Gene Modification May Change Your Height, Complexion

Gene Modification May Change Your Height, Complexion

In what could be a stepping stone towards customised babies, researchers at McGill University have identified a key mechanism by which environmental factors influence traits like our height, skin colour, intelligence etc. They believe that by identifying a key gene for each trait and how it is affected by the environment (epigenetically), it is potentially possible to influence the degree of its expression – and so, create variation in how specific traits are expressed.
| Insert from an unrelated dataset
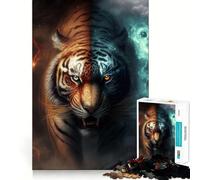 Tiger Fire Teenagers 1000 Piece Jigsaw Puzzle Mind Exercise Toy Group Play Precision Cut Festival Gift (50x75cm)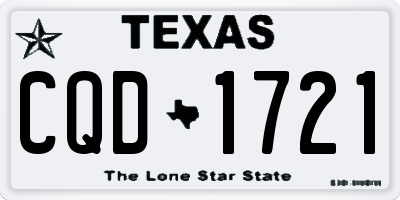TX license plate CQD1721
“It’s a discovery that completely changes our understanding of how human variation comes to be,” said one of the lead researchers, professor Ehab Abouheif of the McGill University.

Many human traits, whether they are intelligence, height, or vulnerability to diseases such as cancer, exist along a continuum.

“If, as we believe this epigenetic mechanism applies to a key gene in each area, the change is so enormous that it’s hard to even imagine right now how it will influence research in everything from health to cognitive development to farming,” Abouheif added.

A McGill University team led by professors Moshe Szyf and Ehab Abouheif arrived at this conclusion by conducting epigenetic experiments on Florida carpenter ants.

By increasing the degree of DNA methylation of a gene called Egfr – gene involved in controlling growth – they were able to create a spectrum of ants of different sizes. Methylation is a biochemical process that controls the expression of certain genes. Essentially, the researchers found that the more methylated the gene, the larger the size of the ants.

“By modifying the methylation of one particular gene, that affects others, in this case the Egfr gene, we could affect all the other genes involved in cellular growth,” said study co-author Sebastian Alvarado from the McGill. “We were working with ants, but it was a bit like discovering that we could create shorter or taller human beings,” Alvarado said.

The findings were published today in Nature Communications.